I wonder, too, why we must have balance in journalism - but apparently not when we right about mega scale agriculture? I'd like to hear about manure management from a small scale sustainable dairy.

Now I'm going to go back and scan the reader comments on this article, and see what others have said.

Well, it seems that many people found this to be, well, a crappy article, leaving many questions unanswered. How can we continue to make dairy food affordable (while eating less of it), and truly sustainable dairy farming profitable?

Thursday, December 24, 2009

movie reviews en francais

The movies, not the reviews, are in French.

In the television dead zone that is Advent I have been happy about the existence of Netflix and Hulu. So much so that I may, after a dozen years, go back to being without a television.

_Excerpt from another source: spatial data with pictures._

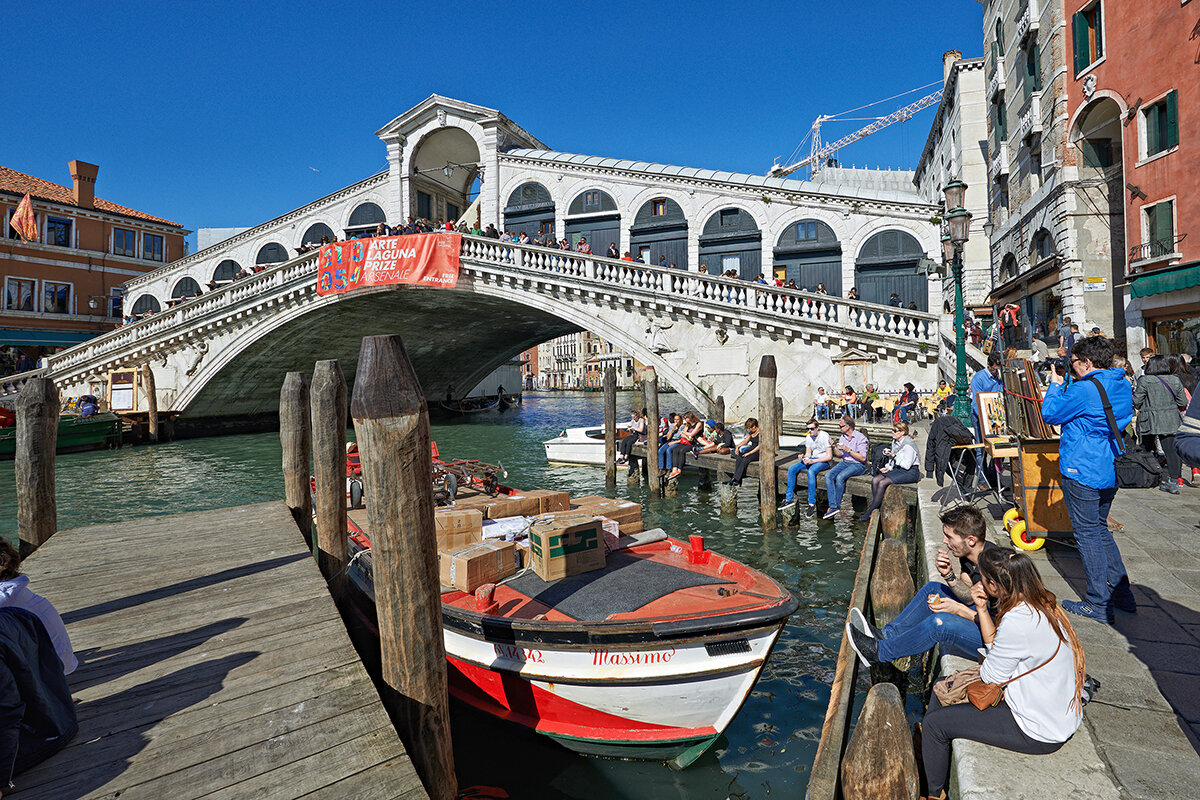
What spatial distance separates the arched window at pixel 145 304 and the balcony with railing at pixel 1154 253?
118 feet

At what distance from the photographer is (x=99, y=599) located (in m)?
4.13

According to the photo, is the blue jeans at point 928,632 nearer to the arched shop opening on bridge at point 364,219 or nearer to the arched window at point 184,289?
the arched shop opening on bridge at point 364,219

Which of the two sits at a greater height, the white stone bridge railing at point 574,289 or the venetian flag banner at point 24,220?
the venetian flag banner at point 24,220

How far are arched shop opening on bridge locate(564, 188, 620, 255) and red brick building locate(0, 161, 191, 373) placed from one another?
23.6 meters

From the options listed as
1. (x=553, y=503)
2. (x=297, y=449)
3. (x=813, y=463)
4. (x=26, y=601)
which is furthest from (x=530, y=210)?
(x=26, y=601)

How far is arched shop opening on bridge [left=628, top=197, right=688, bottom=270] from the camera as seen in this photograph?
72.2ft

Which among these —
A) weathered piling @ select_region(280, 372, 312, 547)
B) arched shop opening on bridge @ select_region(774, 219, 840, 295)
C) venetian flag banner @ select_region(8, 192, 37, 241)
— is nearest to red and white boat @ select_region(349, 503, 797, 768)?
weathered piling @ select_region(280, 372, 312, 547)

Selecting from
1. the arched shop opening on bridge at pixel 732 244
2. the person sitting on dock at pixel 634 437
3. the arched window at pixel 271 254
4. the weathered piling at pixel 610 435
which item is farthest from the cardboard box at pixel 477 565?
the arched window at pixel 271 254

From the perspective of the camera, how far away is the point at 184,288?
30.0 metres

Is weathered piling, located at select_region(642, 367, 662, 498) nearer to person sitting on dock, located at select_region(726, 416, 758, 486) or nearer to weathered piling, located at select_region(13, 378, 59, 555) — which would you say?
person sitting on dock, located at select_region(726, 416, 758, 486)

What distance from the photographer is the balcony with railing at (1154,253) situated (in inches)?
477

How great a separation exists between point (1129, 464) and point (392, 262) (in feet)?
62.5

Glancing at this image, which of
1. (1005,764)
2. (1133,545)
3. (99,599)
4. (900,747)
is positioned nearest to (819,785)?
(900,747)

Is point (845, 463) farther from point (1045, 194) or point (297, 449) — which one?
point (1045, 194)
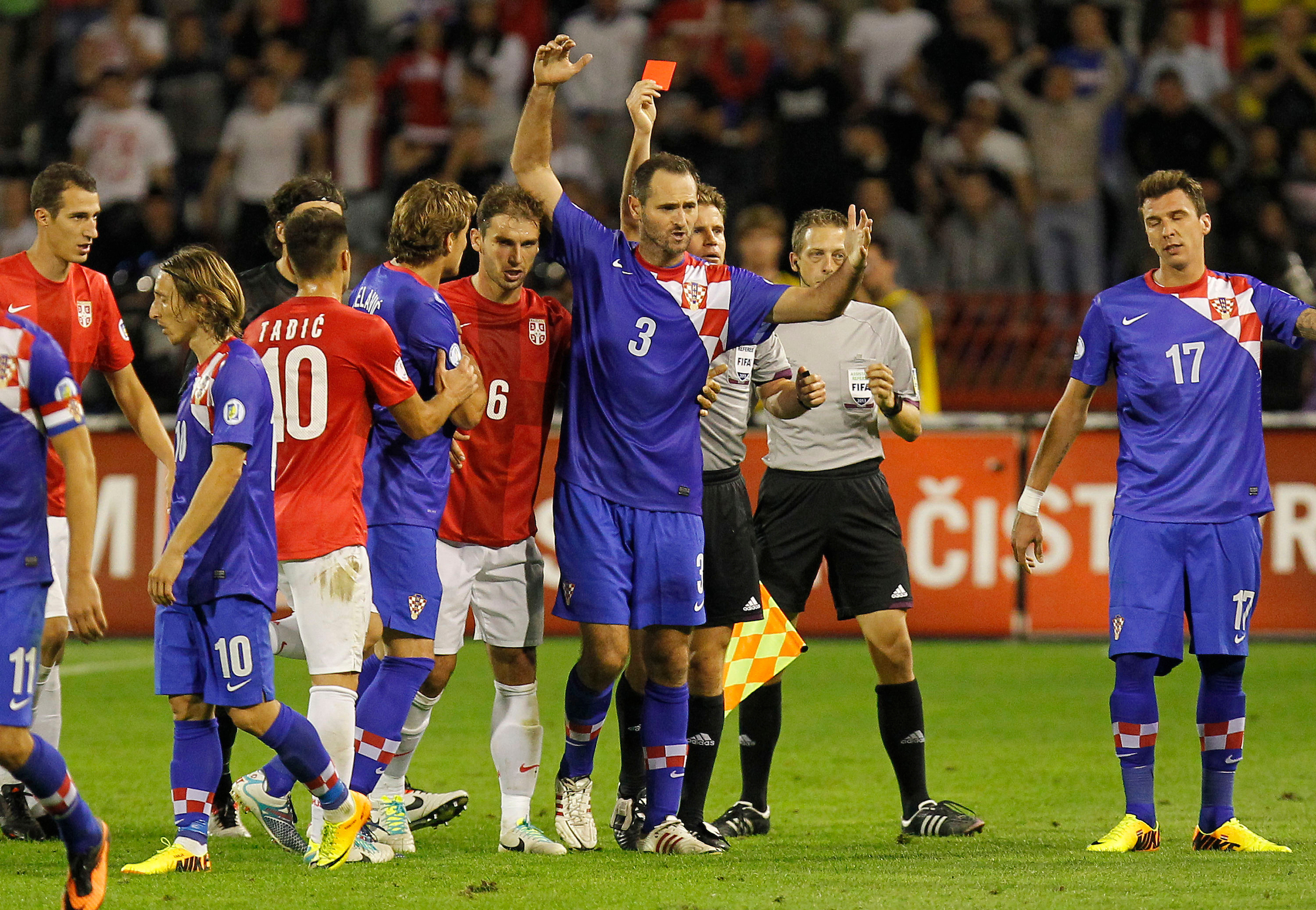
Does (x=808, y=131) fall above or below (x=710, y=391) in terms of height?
above

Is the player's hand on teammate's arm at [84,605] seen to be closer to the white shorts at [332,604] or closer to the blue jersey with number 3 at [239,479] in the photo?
the blue jersey with number 3 at [239,479]

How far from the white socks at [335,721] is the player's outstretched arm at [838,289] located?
210 centimetres

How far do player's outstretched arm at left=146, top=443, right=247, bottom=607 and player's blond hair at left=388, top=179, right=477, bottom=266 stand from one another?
3.97 feet

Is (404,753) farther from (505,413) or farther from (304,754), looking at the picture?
(505,413)

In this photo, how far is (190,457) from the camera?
19.3 ft

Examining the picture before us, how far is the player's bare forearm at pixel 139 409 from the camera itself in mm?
7094

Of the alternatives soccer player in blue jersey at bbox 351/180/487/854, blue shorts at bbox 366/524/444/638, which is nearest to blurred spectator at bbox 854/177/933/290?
soccer player in blue jersey at bbox 351/180/487/854

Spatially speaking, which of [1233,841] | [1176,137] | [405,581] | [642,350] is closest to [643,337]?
[642,350]

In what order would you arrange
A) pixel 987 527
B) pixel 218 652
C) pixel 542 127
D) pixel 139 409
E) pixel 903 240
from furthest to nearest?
pixel 903 240 < pixel 987 527 < pixel 139 409 < pixel 542 127 < pixel 218 652

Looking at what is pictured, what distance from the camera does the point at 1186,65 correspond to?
16.3m

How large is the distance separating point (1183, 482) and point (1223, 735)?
3.19ft

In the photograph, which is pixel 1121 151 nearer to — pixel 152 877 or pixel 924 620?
pixel 924 620

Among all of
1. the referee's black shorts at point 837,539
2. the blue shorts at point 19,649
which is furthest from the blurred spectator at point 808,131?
the blue shorts at point 19,649

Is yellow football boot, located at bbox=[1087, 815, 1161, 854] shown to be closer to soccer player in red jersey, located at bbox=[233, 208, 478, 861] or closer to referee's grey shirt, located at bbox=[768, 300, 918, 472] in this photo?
referee's grey shirt, located at bbox=[768, 300, 918, 472]
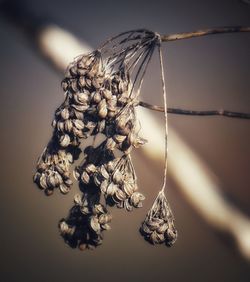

The Gleaners and I is a 2000 treatment, with a 2002 update, of gleaners in France, inspired by Millais's painting. Agnes Varda documents her own attempts at gleaning and those of others. Not limited to fields, vineyards and orchards, gleaning goes on at farmers' markets, at the shore, in dumpsters and metaphorically. Vargas also explores the legal framework that permits gleaning.

I found Vargas' discoveries charming and never condescending - and I felt encouraged to see what more I might do to undertake some organized gleaning here. But I'm not sure I have the courage or the fitness levels required for dumpster diving!

The problem with watching French movies, of course, is that while I catch some of the language, I do depend on the subtitles, and that means I don't get much knitting done while watching them. Food Beware: the French Organic Revolution did leave me some moments to tune out a bit - it's a very heavy health and food-caused illness emphasis, which for me is not the primary reason to eat organic food. What I really liked, in this movie centered on reforming a school lunch program in an agricultural area of France, was watching the children eat. They sat at tables for eight or so, mixed ages, with the food served family style. The cooks actually came out of the kitchen, prodding some children to eat their vegetables, interviewing others about their reactions to what was being served. Oh that we would have a little more of this human community around our institutional food here in the U.S. Or even our family meals, dare I say it. Seeing the kids in their vegetable patch, watching the whole community get behind the transition to organics, and listening the challenges of agriculturalists in the area did hold my interest for much of the movie.

This coming week I will mostly be doing "my own work" which will include more blog updates including movie reviews.